++++ Page text

# E3 Questions on Gradually varied flow - including integration of the backwater curve.

1. E3.1

A Rectangular channel is 3.0m wide, has a 0.01 slope, discharge of $5.3m^{3}/s$, and n=0.011. Find $y_{n}$ and $y_{c}$. If the actual depth of flow is 1.7m, what type of profile exists?
(Answer: $y_{n}$ = 0.4m, $y_{c}$ = 0.683m, S1 Curve)

We need to solve Manning’s equation for $y_{n}$ for a rectangular channel.

For a rectangular channel, we have:

$A=by$

and

$P=b+2y$

so

$R=\frac{A}{P}=\frac{by}{b+2y}$

The Manning’s equation Eq-2 is thus:

$Q=\frac{1}{n}AR^{2/3}S_{o}^{1/2}=\frac{1}{n}\frac{(by_{n})^{5/3}}{(b+2y_{n})^{% 2/3}}So^{1/2}$

This equation must be solved for $y_{n}$ by a suitable numerical solution (e.g. trial and error or secant method).

This gives for $Q=5.3m^{3}/s$, $b=3.0m$, $So=0.01$ and $n=0.011$:

$\text{Normal depth}\quad y_{n}=0.412m$

At critical depth $y_{c}$, $Fr=1$ and also $Fr^{2}=1$, so we can use equation Eq-20

$Fr^{2}=1=\frac{Q^{2}B}{gA^{3}}$

For a rectangular channel, this simplifies (using $A=By$) to

$1=\frac{Q^{2}}{gB^{2}y_{c}^{3}}$

This can be formulated to be solved explicitly for $y_{c}$, eqn Eq-22:

$y_{c}=\sqrt[3]{\frac{Q^{2}}{gB^{2}}}=\left(\frac{Q^{2}}{gB^{2}}\right)^{1/3}$

To give

$\text{Critical depth}\quad y_{c}=0.683m$

As $y_{n} then the flow is super-critical.

We can calculate the Froude number of normal depth (eqn Eq-16) to confirm this:

$Fr=\frac{V}{\sqrt{gy_{n}}}=2.13$

As $Fr>1$ this confirms that uniform flow is super-critical.

So we have a steep channel, and all surface profiles will be "S" curves.

Figure 24 shows the relative positions of the critical and normal depth lines for a steep slope.

++++++++
++++ Data block

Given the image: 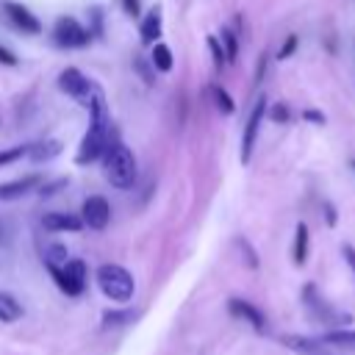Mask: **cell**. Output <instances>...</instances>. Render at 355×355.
<instances>
[{"mask_svg":"<svg viewBox=\"0 0 355 355\" xmlns=\"http://www.w3.org/2000/svg\"><path fill=\"white\" fill-rule=\"evenodd\" d=\"M103 166H105L108 183H111L114 189H122V191L133 189L139 169H136V155H133V150H130L128 144L114 141V144L105 150V155H103Z\"/></svg>","mask_w":355,"mask_h":355,"instance_id":"cell-1","label":"cell"},{"mask_svg":"<svg viewBox=\"0 0 355 355\" xmlns=\"http://www.w3.org/2000/svg\"><path fill=\"white\" fill-rule=\"evenodd\" d=\"M94 277H97L100 291H103L111 302H128V300H133L136 283H133V275H130L125 266H119V263H103V266L94 272Z\"/></svg>","mask_w":355,"mask_h":355,"instance_id":"cell-2","label":"cell"},{"mask_svg":"<svg viewBox=\"0 0 355 355\" xmlns=\"http://www.w3.org/2000/svg\"><path fill=\"white\" fill-rule=\"evenodd\" d=\"M50 275L67 297H80L86 288V280H89V266L80 258H69L61 269H50Z\"/></svg>","mask_w":355,"mask_h":355,"instance_id":"cell-3","label":"cell"},{"mask_svg":"<svg viewBox=\"0 0 355 355\" xmlns=\"http://www.w3.org/2000/svg\"><path fill=\"white\" fill-rule=\"evenodd\" d=\"M53 42H55L58 47H72V50H78V47H86V44L92 42V33H89L78 19L61 17V19H55V25H53Z\"/></svg>","mask_w":355,"mask_h":355,"instance_id":"cell-4","label":"cell"},{"mask_svg":"<svg viewBox=\"0 0 355 355\" xmlns=\"http://www.w3.org/2000/svg\"><path fill=\"white\" fill-rule=\"evenodd\" d=\"M58 89L64 92V94H69V97H75L78 103H89L92 100V94H94V83L80 72V69H75V67H67L61 75H58Z\"/></svg>","mask_w":355,"mask_h":355,"instance_id":"cell-5","label":"cell"},{"mask_svg":"<svg viewBox=\"0 0 355 355\" xmlns=\"http://www.w3.org/2000/svg\"><path fill=\"white\" fill-rule=\"evenodd\" d=\"M80 222L83 227H92V230H105L108 222H111V205L105 197L100 194H92L83 200V208H80Z\"/></svg>","mask_w":355,"mask_h":355,"instance_id":"cell-6","label":"cell"},{"mask_svg":"<svg viewBox=\"0 0 355 355\" xmlns=\"http://www.w3.org/2000/svg\"><path fill=\"white\" fill-rule=\"evenodd\" d=\"M227 313H230L233 319H239V322L250 324V327H252V330H258V333H263V330H266V316H263V311H261L258 305H252L250 300L230 297V300H227Z\"/></svg>","mask_w":355,"mask_h":355,"instance_id":"cell-7","label":"cell"},{"mask_svg":"<svg viewBox=\"0 0 355 355\" xmlns=\"http://www.w3.org/2000/svg\"><path fill=\"white\" fill-rule=\"evenodd\" d=\"M302 297H305L308 311H311L316 319H322V322H327V324H349V313H338V311H333L322 297H316V288H313V286H305Z\"/></svg>","mask_w":355,"mask_h":355,"instance_id":"cell-8","label":"cell"},{"mask_svg":"<svg viewBox=\"0 0 355 355\" xmlns=\"http://www.w3.org/2000/svg\"><path fill=\"white\" fill-rule=\"evenodd\" d=\"M263 114H266V100L258 97V103H255V108L250 111V119H247V125H244V136H241V164H247L250 155H252V147H255V139H258V128H261Z\"/></svg>","mask_w":355,"mask_h":355,"instance_id":"cell-9","label":"cell"},{"mask_svg":"<svg viewBox=\"0 0 355 355\" xmlns=\"http://www.w3.org/2000/svg\"><path fill=\"white\" fill-rule=\"evenodd\" d=\"M3 11H6L8 22H11L17 31H22V33H39V31H42V22H39L25 6H19V3H6Z\"/></svg>","mask_w":355,"mask_h":355,"instance_id":"cell-10","label":"cell"},{"mask_svg":"<svg viewBox=\"0 0 355 355\" xmlns=\"http://www.w3.org/2000/svg\"><path fill=\"white\" fill-rule=\"evenodd\" d=\"M42 225H44V230H53V233H78V230H83L80 216L67 214V211H50V214H44L42 216Z\"/></svg>","mask_w":355,"mask_h":355,"instance_id":"cell-11","label":"cell"},{"mask_svg":"<svg viewBox=\"0 0 355 355\" xmlns=\"http://www.w3.org/2000/svg\"><path fill=\"white\" fill-rule=\"evenodd\" d=\"M39 175H25V178H17V180H8V183H0V200L11 202V200H22L28 191H33L39 186Z\"/></svg>","mask_w":355,"mask_h":355,"instance_id":"cell-12","label":"cell"},{"mask_svg":"<svg viewBox=\"0 0 355 355\" xmlns=\"http://www.w3.org/2000/svg\"><path fill=\"white\" fill-rule=\"evenodd\" d=\"M283 344L300 355H327L324 344L319 338H305V336H283Z\"/></svg>","mask_w":355,"mask_h":355,"instance_id":"cell-13","label":"cell"},{"mask_svg":"<svg viewBox=\"0 0 355 355\" xmlns=\"http://www.w3.org/2000/svg\"><path fill=\"white\" fill-rule=\"evenodd\" d=\"M58 153H61V141H55V139H42V141L28 144V158L31 161H50Z\"/></svg>","mask_w":355,"mask_h":355,"instance_id":"cell-14","label":"cell"},{"mask_svg":"<svg viewBox=\"0 0 355 355\" xmlns=\"http://www.w3.org/2000/svg\"><path fill=\"white\" fill-rule=\"evenodd\" d=\"M17 319H22V305H19V300H17L14 294H8V291H0V322L11 324V322H17Z\"/></svg>","mask_w":355,"mask_h":355,"instance_id":"cell-15","label":"cell"},{"mask_svg":"<svg viewBox=\"0 0 355 355\" xmlns=\"http://www.w3.org/2000/svg\"><path fill=\"white\" fill-rule=\"evenodd\" d=\"M158 36H161V8L153 6L147 11V17L141 19V39L144 42H158Z\"/></svg>","mask_w":355,"mask_h":355,"instance_id":"cell-16","label":"cell"},{"mask_svg":"<svg viewBox=\"0 0 355 355\" xmlns=\"http://www.w3.org/2000/svg\"><path fill=\"white\" fill-rule=\"evenodd\" d=\"M291 258H294L297 266H302L305 258H308V225L305 222H300L294 227V250H291Z\"/></svg>","mask_w":355,"mask_h":355,"instance_id":"cell-17","label":"cell"},{"mask_svg":"<svg viewBox=\"0 0 355 355\" xmlns=\"http://www.w3.org/2000/svg\"><path fill=\"white\" fill-rule=\"evenodd\" d=\"M322 344H330V347H344V349H355V330H327L322 333L319 338Z\"/></svg>","mask_w":355,"mask_h":355,"instance_id":"cell-18","label":"cell"},{"mask_svg":"<svg viewBox=\"0 0 355 355\" xmlns=\"http://www.w3.org/2000/svg\"><path fill=\"white\" fill-rule=\"evenodd\" d=\"M67 261H69V258H67V247H64V244L53 241V244L44 250V263H47V269H61Z\"/></svg>","mask_w":355,"mask_h":355,"instance_id":"cell-19","label":"cell"},{"mask_svg":"<svg viewBox=\"0 0 355 355\" xmlns=\"http://www.w3.org/2000/svg\"><path fill=\"white\" fill-rule=\"evenodd\" d=\"M153 67L158 72H169L172 69V50L166 44H161V42H155V47H153Z\"/></svg>","mask_w":355,"mask_h":355,"instance_id":"cell-20","label":"cell"},{"mask_svg":"<svg viewBox=\"0 0 355 355\" xmlns=\"http://www.w3.org/2000/svg\"><path fill=\"white\" fill-rule=\"evenodd\" d=\"M211 97H214V103H216V108H219L222 114H233V111H236L230 94H227L222 86H211Z\"/></svg>","mask_w":355,"mask_h":355,"instance_id":"cell-21","label":"cell"},{"mask_svg":"<svg viewBox=\"0 0 355 355\" xmlns=\"http://www.w3.org/2000/svg\"><path fill=\"white\" fill-rule=\"evenodd\" d=\"M219 42H222V50H225L227 61H233V58H236V53H239V39H236V33H233L230 28H225V31H222V36H219Z\"/></svg>","mask_w":355,"mask_h":355,"instance_id":"cell-22","label":"cell"},{"mask_svg":"<svg viewBox=\"0 0 355 355\" xmlns=\"http://www.w3.org/2000/svg\"><path fill=\"white\" fill-rule=\"evenodd\" d=\"M205 42H208V50H211V55H214V67L222 69V67L227 64V55H225V50H222V42H219L216 36H208Z\"/></svg>","mask_w":355,"mask_h":355,"instance_id":"cell-23","label":"cell"},{"mask_svg":"<svg viewBox=\"0 0 355 355\" xmlns=\"http://www.w3.org/2000/svg\"><path fill=\"white\" fill-rule=\"evenodd\" d=\"M28 155V144H19V147H8V150H0V166L6 164H14L17 158Z\"/></svg>","mask_w":355,"mask_h":355,"instance_id":"cell-24","label":"cell"},{"mask_svg":"<svg viewBox=\"0 0 355 355\" xmlns=\"http://www.w3.org/2000/svg\"><path fill=\"white\" fill-rule=\"evenodd\" d=\"M130 319H133L130 311H105V313H103V322H105V324H125V322H130Z\"/></svg>","mask_w":355,"mask_h":355,"instance_id":"cell-25","label":"cell"},{"mask_svg":"<svg viewBox=\"0 0 355 355\" xmlns=\"http://www.w3.org/2000/svg\"><path fill=\"white\" fill-rule=\"evenodd\" d=\"M239 247H241V252H244V258H247V266H250V269H255V266H258V255L250 250V244H247L244 239H239Z\"/></svg>","mask_w":355,"mask_h":355,"instance_id":"cell-26","label":"cell"},{"mask_svg":"<svg viewBox=\"0 0 355 355\" xmlns=\"http://www.w3.org/2000/svg\"><path fill=\"white\" fill-rule=\"evenodd\" d=\"M294 47H297V36H288V39L283 42V47H280L277 58H286V55H291V53H294Z\"/></svg>","mask_w":355,"mask_h":355,"instance_id":"cell-27","label":"cell"},{"mask_svg":"<svg viewBox=\"0 0 355 355\" xmlns=\"http://www.w3.org/2000/svg\"><path fill=\"white\" fill-rule=\"evenodd\" d=\"M341 255H344V261L349 263V269L355 272V247H352V244H344V247H341Z\"/></svg>","mask_w":355,"mask_h":355,"instance_id":"cell-28","label":"cell"},{"mask_svg":"<svg viewBox=\"0 0 355 355\" xmlns=\"http://www.w3.org/2000/svg\"><path fill=\"white\" fill-rule=\"evenodd\" d=\"M0 64H6V67H14L17 64V55L11 50H6L3 44H0Z\"/></svg>","mask_w":355,"mask_h":355,"instance_id":"cell-29","label":"cell"},{"mask_svg":"<svg viewBox=\"0 0 355 355\" xmlns=\"http://www.w3.org/2000/svg\"><path fill=\"white\" fill-rule=\"evenodd\" d=\"M67 186V178H61V180H55V183H50V186H42V197H47V194H53V191H58V189H64Z\"/></svg>","mask_w":355,"mask_h":355,"instance_id":"cell-30","label":"cell"},{"mask_svg":"<svg viewBox=\"0 0 355 355\" xmlns=\"http://www.w3.org/2000/svg\"><path fill=\"white\" fill-rule=\"evenodd\" d=\"M272 119H277V122H286V119H288V111H286V105H275V108H272Z\"/></svg>","mask_w":355,"mask_h":355,"instance_id":"cell-31","label":"cell"},{"mask_svg":"<svg viewBox=\"0 0 355 355\" xmlns=\"http://www.w3.org/2000/svg\"><path fill=\"white\" fill-rule=\"evenodd\" d=\"M125 8H128V14H136L139 11V0H125Z\"/></svg>","mask_w":355,"mask_h":355,"instance_id":"cell-32","label":"cell"},{"mask_svg":"<svg viewBox=\"0 0 355 355\" xmlns=\"http://www.w3.org/2000/svg\"><path fill=\"white\" fill-rule=\"evenodd\" d=\"M305 119H313V122H324V116H319V114H316V111H311V108L305 111Z\"/></svg>","mask_w":355,"mask_h":355,"instance_id":"cell-33","label":"cell"},{"mask_svg":"<svg viewBox=\"0 0 355 355\" xmlns=\"http://www.w3.org/2000/svg\"><path fill=\"white\" fill-rule=\"evenodd\" d=\"M0 241H3V225H0Z\"/></svg>","mask_w":355,"mask_h":355,"instance_id":"cell-34","label":"cell"},{"mask_svg":"<svg viewBox=\"0 0 355 355\" xmlns=\"http://www.w3.org/2000/svg\"><path fill=\"white\" fill-rule=\"evenodd\" d=\"M352 169H355V161H352Z\"/></svg>","mask_w":355,"mask_h":355,"instance_id":"cell-35","label":"cell"}]
</instances>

++++++++

_What needs to be done:_
Output, word for word, the passage of the gradually varied flow text above between "# E3 Questions" and "of profile exists?", inclusive.

_Response below:_
# E3 Questions on Gradually varied flow - including integration of the backwater curve.

1. E3.1

A Rectangular channel is 3.0m wide, has a 0.01 slope, discharge of $5.3m^{3}/s$, and n=0.011. Find $y_{n}$ and $y_{c}$. If the actual depth of flow is 1.7m, what type of profile exists?